The History tab on any monitored domain shows the health score over time. Click any point on the timeline to see the full report from that date.

API Reference Agency

Authentication

All API requests require a Bearer token. Obtain your API key from Settings → API in your Agency dashboard.

Authorization: Bearer YOUR_API_KEY

Run a report

GET /v1/report?domain={domain}

Parameters:

  • domain (required) — The domain to check (e.g. yourcompany.com)
  • format (optional) — json (default) or summary

Example response:

{
  "domain": "yourcompany.com",
  "score": 84,
  "grade": "B",
  "generated_at": "2026-06-28T09:00:00Z",
  "checks": [
    {
      "category": "email_authentication",
      "name": "dmarc_policy",
      "status": "warn",
      "severity": "critical",
      "message": "DMARC policy is set to none. Domain can be spoofed.",
      "remediation": "Change p=none to p=quarantine or p=reject."
    }
  ]
}

List monitored domains

GET /v1/domains

Get domain history

GET /v1/domains/{domain}/history?days=30

Rate limits

  • Free: 10 requests per minute per IP
  • Agency: 100 requests per minute per API key

White-label Reports Agency

Configuring white-label branding

  1. Go to Settings → White Label in your Agency dashboard
  2. Upload your logo (PNG or SVG, minimum 200px wide)
  3. Set your brand colour (hex value)
  4. Enter your company name
  5. Optionally set a custom report header and footer

All reports generated from your account will carry your branding. The DNSSnuff name and logo will not appear on white-label reports.
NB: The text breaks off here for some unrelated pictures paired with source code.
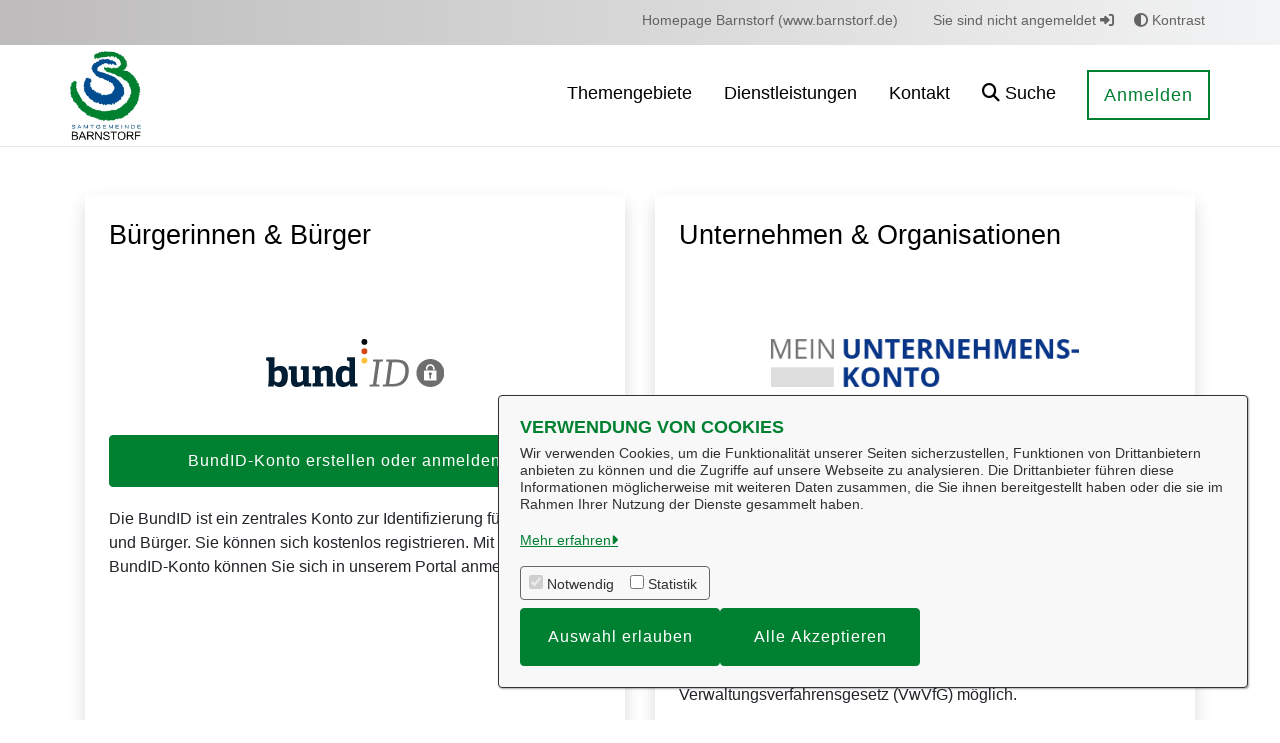

--- FILE ---
content_type: text/javascript
request_url: https://service.barnstorf.de/o/OpenRathausTheme/js/main.js?browserId=chrome&minifierType=js&languageId=de_DE&t=1765424512000
body_size: -393
content:
/*1765424512000*/
/* required by Liferay and intentionally left blank */
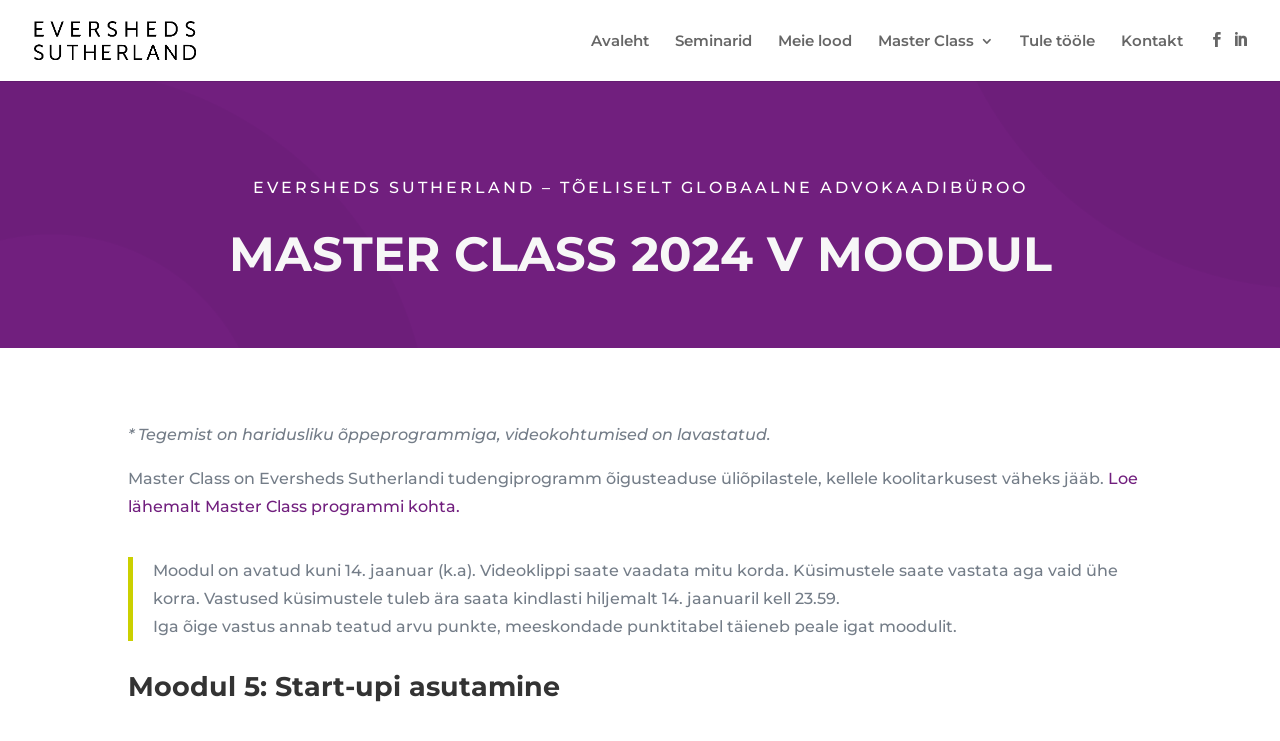

--- FILE ---
content_type: text/css
request_url: https://evershedssutherlandcareer.ee/wp-content/themes/Divi-child/style.css?ver=4.27.5
body_size: 640
content:
/*
 Theme Name:     Divi child
 Theme URI:      https://www.elegantthemes.com/gallery/divi/
 Description:    Divi Child Theme
 Author:         Elegant Themes
 Author URI:     https://www.elegantthemes.com
 Template:       Divi
 Version:        1.0.0
*/

    .divi-facebook:after {
    content: "\e093";
    display: block;
    font-family: "ETmodules";
    font-weight: normal;
	margin-right: 0;
    }
    .divi-linkedin:after {
    content: "\e09d";
    display: block;
    font-family: "ETmodules";
    font-weight: normal;
    }
	#menu-item-149 {
	padding-right: 5px !important;
	}
	.et-social-icons li {
	margin-left: 10px;
	}
	.dvppl-cf7 .wpcf7 input[type="submit"] { background-color: #711f7e !important; border-color: #711f7e !important; }

	span.wpcf7-list-item { margin-left: 5px !important; }

.footer-widget { text-align: center !important;  float: none; width: 100%; }
.et_pb_widget { float: none; }

@media (max-width: 980px) {
.et_non_fixed_nav.et_transparent_nav #main-header, .et_non_fixed_nav.et_transparent_nav #top-header, .et_fixed_nav #main-header, .et_fixed_nav #top-header {
    position: fixed;
}
}
span.wpcf7-list-item { display: block; }
.your-consent span.wpcf7-list-item { display: inline; }
.your-newsletter span.wpcf7-list-item { display: inline; }


.wpcf7-form p label sup { color: #666; bottom: .4em; font-size: 0.9em; } 

.entry-content a { text-decoration-color: #711f7e !important; }

.wpcf7 form > p { margin-bottom: 0 !important; }

.reCAPTCHA  { font-size: 12px; }

.grecaptcha-badge { visibility: hidden; }

/* Move reCAPTCHA v3 badge to the left */
 
 .grecaptcha-badge {
  width: 70px !important;
  overflow: hidden !important;
  transition: all 0.3s ease !important;
  left: 4px !important;
  bottom: 4px !important;
}

.grecaptcha-badge:hover {
  width: 256px !important;
}

.entry-content tr td { padding: 5px 10px; }

.nf-form-content input[type="button"] { height: 80px !important; padding-left: 30px !important; padding-right: 30px !important; background-color: #711f7e !important; font-size: 20px !important; color: #FFF !important; cursor: pointer; }

##nf-label-field-8-0 { font-weight: 700 !important; }

.nf-form-fields-required { display: none; }
.nf-field-label label, .nf-label-span, .nf-field-element, .nf-field-element li label { font-size: 16px !important; font-weight: normal !important; color: #000 !important; }
.nf-response-msg { border: 1px #32912f solid; color: #32912f; font-weight: bold; padding: 10px; }
.nf-field-container { margin-bottom: 10px !important; }
.nf-form-content input[type="submit"] { background-color: #0066b1 !important; cursor: pointer; }
.nf-form-content { padding: 0px !important; }

#footer-info { float: none; }
#footer-info .left { float: left; }
#footer-info .right { float: right; }
#footer-bottom { padding-bottom: 15px !important; }

#top-menu li li a { width: 205px; }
Sharing white-label reports

Shareable report URLs for white-label reports use your branding when opened by the recipient. No DNSSnuff login required to view. Agency plan URLs never expire.

Troubleshooting

My report shows no DKIM records

DNSSnuff checks for DKIM records at common selectors (google, selector1, selector2, default, mail, k1, smtp, dkim). If your DKIM selector is non-standard, the check may not find it. This does not necessarily mean DKIM is absent — check your email platform for the correct selector name.
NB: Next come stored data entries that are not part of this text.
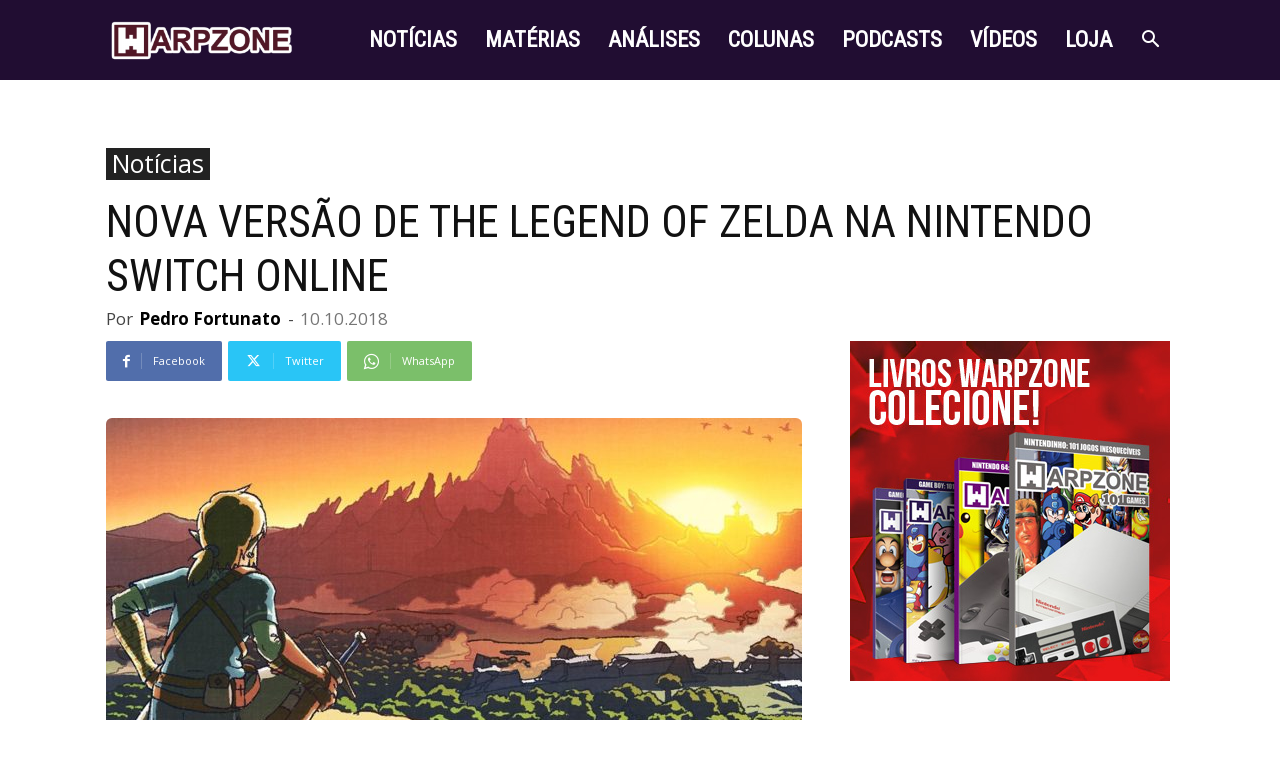

--- FILE ---
content_type: text/html; charset=utf-8
request_url: https://www.google.com/recaptcha/api2/aframe
body_size: 266
content:
<!DOCTYPE HTML><html><head><meta http-equiv="content-type" content="text/html; charset=UTF-8"></head><body><script nonce="z5SAnmQnOgp46N3HbbCFXQ">/** Anti-fraud and anti-abuse applications only. See google.com/recaptcha */ try{var clients={'sodar':'https://pagead2.googlesyndication.com/pagead/sodar?'};window.addEventListener("message",function(a){try{if(a.source===window.parent){var b=JSON.parse(a.data);var c=clients[b['id']];if(c){var d=document.createElement('img');d.src=c+b['params']+'&rc='+(localStorage.getItem("rc::a")?sessionStorage.getItem("rc::b"):"");window.document.body.appendChild(d);sessionStorage.setItem("rc::e",parseInt(sessionStorage.getItem("rc::e")||0)+1);localStorage.setItem("rc::h",'1769149106769');}}}catch(b){}});window.parent.postMessage("_grecaptcha_ready", "*");}catch(b){}</script></body></html>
My SPF record looks correct but the check is failing

The most common cause is exceeding the 10-lookup limit. Use a tool like dmarcian's SPF Surveyor to count your lookups. Flattening your SPF record (replacing include: with explicit IP addresses) resolves this.
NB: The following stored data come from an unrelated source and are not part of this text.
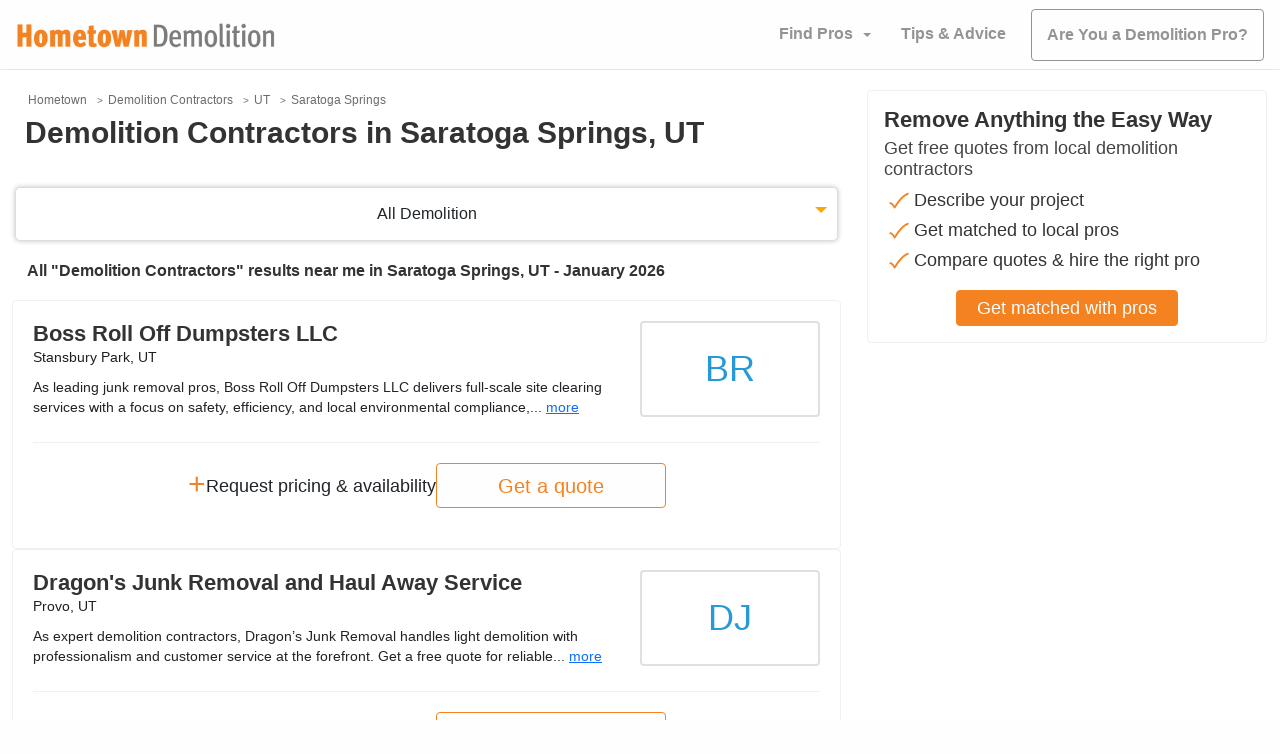

--- FILE ---
content_type: image/svg+xml
request_url: https://www.hometowndemolitioncontractors.com/images/icons/kpp-icons.svg
body_size: 7439
content:
<svg width="1942" height="760" viewBox="0 0 1942 760" fill="none" xmlns="http://www.w3.org/2000/svg" xmlns:xlink="http://www.w3.org/1999/xlink">
<rect width="16" height="48" fill="url(#pattern10)"/>
<rect x="80" width="40" height="40" fill="url(#pattern1)"/>
<rect x="160" width="40" height="40" fill="url(#pattern2)"/>
<rect x="240" width="40" height="40" fill="url(#pattern3)"/>
<rect x="320" width="40" height="40" fill="url(#pattern4)"/>
<rect x="400" width="40" height="40" fill="url(#pattern5)"/>
<rect x="480" width="40" height="40" fill="url(#pattern6)"/>
<rect x="560" width="40" height="40" fill="url(#pattern7)"/>
<rect x="640" width="40" height="40" fill="url(#pattern8)"/>
<rect x="720" width="40" height="40" fill="url(#pattern9)"/>
<rect x="800" width="40" height="40" fill="url(#pattern0)"/>
<rect x="880" width="40" height="40" fill="url(#pattern11)"/>
<path d="M64 120C28.7 120 0 148.7 0 184V504C0 539.3 28.7 568 64 568H162.2V422.2H109.4V344H162.2V310.3C162.2 223.2 201.6 182.8 287.2 182.8C303.4 182.8 331.4 186 342.9 189.2V260C336.9 259.4 326.4 259 313.3 259C271.3 259 255.1 274.9 255.1 316.2V344H338.7L324.3 422.2H255V568H384C419.3 568 448 539.3 448 504V184C448 148.7 419.3 120 384 120H64Z" fill="#949494"/>
<path d="M882 120H562C526.7 120 498 148.7 498 184V504C498 539.3 526.7 568 562 568H634.6L632.4 567.2C627 519.1 629.3 509.7 648.1 432.5C652 416.5 656.6 397.5 662 374.6C662 374.6 654.7 359.8 654.7 338.1C654.7 267.4 730.2 260.1 730.2 313.1C730.2 326.6 724.8 344.2 719 362.9C715.7 373.5 712.4 384.4 709.9 394.9C704.2 419.4 722.2 439.3 746.3 439.3C790 439.3 823.5 393.3 823.5 326.9C823.5 268.1 781.2 227 720.9 227C651 227 610 279.4 610 333.6C610 354.7 618.2 377.3 628.3 389.6C630.3 392 630.6 394.1 630 396.6C628.9 401.3 626.9 409.5 625.3 415.8C624.3 419.8 623.5 423.1 623.2 424.4C622.1 428.9 619.7 429.9 615 427.7C584.4 413.4 565.2 368.6 565.2 332.6C565.2 255.1 621.4 184 727.4 184C812.6 184 878.8 244.7 878.8 325.8C878.8 410.4 825.5 478.5 751.4 478.5C726.5 478.5 703.1 465.6 695.1 450.3C695.1 450.3 682.8 497.2 679.8 508.7C674.8 528 662.2 551.6 652.4 568H882C917.3 568 946 539.3 946 504V184C946 148.7 917.3 120 882 120Z" fill="#949494"/>
<path d="M1060 120C1024.7 120 996 148.7 996 184V504C996 539.3 1024.7 568 1060 568H1380C1415.3 568 1444 539.3 1444 504V184C1444 148.7 1415.3 120 1380 120H1060ZM1347.3 287.3C1347.3 374 1281.3 473.9 1160.7 473.9C1123.5 473.9 1089 463.1 1060 444.5C1065.3 445.1 1070.4 445.3 1075.8 445.3C1106.5 445.3 1134.7 434.9 1157.2 417.3C1128.4 416.7 1104.2 397.8 1095.9 371.8C1106 373.3 1115.1 373.3 1125.5 370.6C1095.5 364.5 1073 338.1 1073 306.2V305.4C1081.7 310.3 1091.9 313.3 1102.6 313.7C1093.6 307.7 1086.2 299.6 1081.1 290.1C1076 280.6 1073.3 269.9 1073.4 259.1C1073.4 246.9 1076.6 235.7 1082.3 226C1114.6 265.8 1163.1 291.8 1217.5 294.6C1208.2 250.1 1241.5 214 1281.5 214C1300.4 214 1317.4 221.9 1329.4 234.7C1344.2 231.9 1358.4 226.4 1371 218.9C1366.1 234.1 1355.8 246.9 1342.2 255C1355.4 253.6 1368.2 249.9 1380 244.8C1371.1 257.9 1359.9 269.5 1347.1 278.8C1347.3 281.6 1347.3 284.5 1347.3 287.3Z" fill="#949494"/>
<path d="M1776 344.2L1680.8 290.1V398.3L1776 344.2ZM1878 120H1558C1522.7 120 1494 148.7 1494 184V504C1494 539.3 1522.7 568 1558 568H1878C1913.3 568 1942 539.3 1942 504V184C1942 148.7 1913.3 120 1878 120ZM1892.4 256.1C1900 284.7 1900 344.3 1900 344.3C1900 344.3 1900 403.9 1892.4 432.4C1888.2 448.2 1875.9 460.1 1860.2 464.3C1831.9 472 1718 472 1718 472C1718 472 1604.1 472 1575.8 464.4C1560.1 460.2 1547.8 448.3 1543.6 432.5C1536 403.9 1536 344.3 1536 344.3C1536 344.3 1536 284.6 1543.6 256.1C1547.8 240.3 1560.1 227.9 1575.8 223.7C1604.1 216 1718 216 1718 216C1718 216 1831.9 216 1860.2 223.7C1875.9 227.9 1888.2 240.3 1892.4 256.1Z" fill="#949494"/>
<defs>
<pattern id="pattern0" patternContentUnits="objectBoundingBox" width="1" height="1">
<use xlink:href="#image0_256_2101" transform="scale(0.025)"/>
</pattern>
<pattern id="pattern1" patternContentUnits="objectBoundingBox" width="1" height="1">
<use xlink:href="#image1_256_2101" transform="scale(0.025)"/>
</pattern>
<pattern id="pattern2" patternContentUnits="objectBoundingBox" width="1" height="1">
<use xlink:href="#image2_256_2101" transform="scale(0.025)"/>
</pattern>
<pattern id="pattern3" patternContentUnits="objectBoundingBox" width="1" height="1">
<use xlink:href="#image3_256_2101" transform="scale(0.025)"/>
</pattern>
<pattern id="pattern4" patternContentUnits="objectBoundingBox" width="1" height="1">
<use xlink:href="#image4_256_2101" transform="scale(0.025)"/>
</pattern>
<pattern id="pattern5" patternContentUnits="objectBoundingBox" width="1" height="1">
<use xlink:href="#image5_256_2101" transform="scale(0.025)"/>
</pattern>
<pattern id="pattern6" patternContentUnits="objectBoundingBox" width="1" height="1">
<use xlink:href="#image6_256_2101" transform="scale(0.025)"/>
</pattern>
<pattern id="pattern7" patternContentUnits="objectBoundingBox" width="1" height="1">
<use xlink:href="#image7_256_2101" transform="scale(0.025)"/>
</pattern>
<pattern id="pattern8" patternContentUnits="objectBoundingBox" width="1" height="1">
<use xlink:href="#image8_256_2101" transform="scale(0.025)"/>
</pattern>
<pattern id="pattern9" patternContentUnits="objectBoundingBox" width="1" height="1">
<use xlink:href="#image9_256_2101" transform="scale(0.025)"/>
</pattern>
<pattern id="pattern10" patternContentUnits="objectBoundingBox" width="1" height="1">
<use xlink:href="#image10_256_2101" transform="scale(0.0625 0.0208333)"/>
</pattern>
<pattern id="pattern11" patternContentUnits="objectBoundingBox" width="1" height="1">
<use xlink:href="#image11_256_2101" transform="scale(0.025)"/>
</pattern>
<image id="image0_256_2101" width="40" height="40" xlink:href="[data-uri]"/>
<image id="image1_256_2101" width="40" height="40" xlink:href="[data-uri]"/>
<image id="image2_256_2101" width="40" height="40" xlink:href="[data-uri]"/>
<image id="image3_256_2101" width="40" height="40" xlink:href="[data-uri]"/>
<image id="image4_256_2101" width="40" height="40" xlink:href="[data-uri]"/>
<image id="image5_256_2101" width="40" height="40" xlink:href="[data-uri]"/>
<image id="image6_256_2101" width="40" height="40" xlink:href="[data-uri]"/>
<image id="image7_256_2101" width="40" height="40" xlink:href="[data-uri]"/>
<image id="image8_256_2101" width="40" height="40" xlink:href="[data-uri]"/>
<image id="image9_256_2101" width="40" height="40" xlink:href="[data-uri]"/>
<image id="image10_256_2101" width="16" height="48" xlink:href="[data-uri]"/>
<image id="image11_256_2101" width="40" height="40" xlink:href="[data-uri]"/>
</defs>
</svg>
My domain is listed on a blacklist — what do I do?

  1. Identify which list(s) from the report
  2. Visit the block list's website and use their lookup tool to confirm
  3. Follow their delisting process (most have a web form)
  4. Monitor your listing status — some de-listings take 24–48 hours to propagate

Why does my health score differ from yesterday?

Scores change when any check result changes — a new listing, an expiring certificate moving into a warning threshold, or a DNS record update. Check the History tab to see exactly which check changed and when.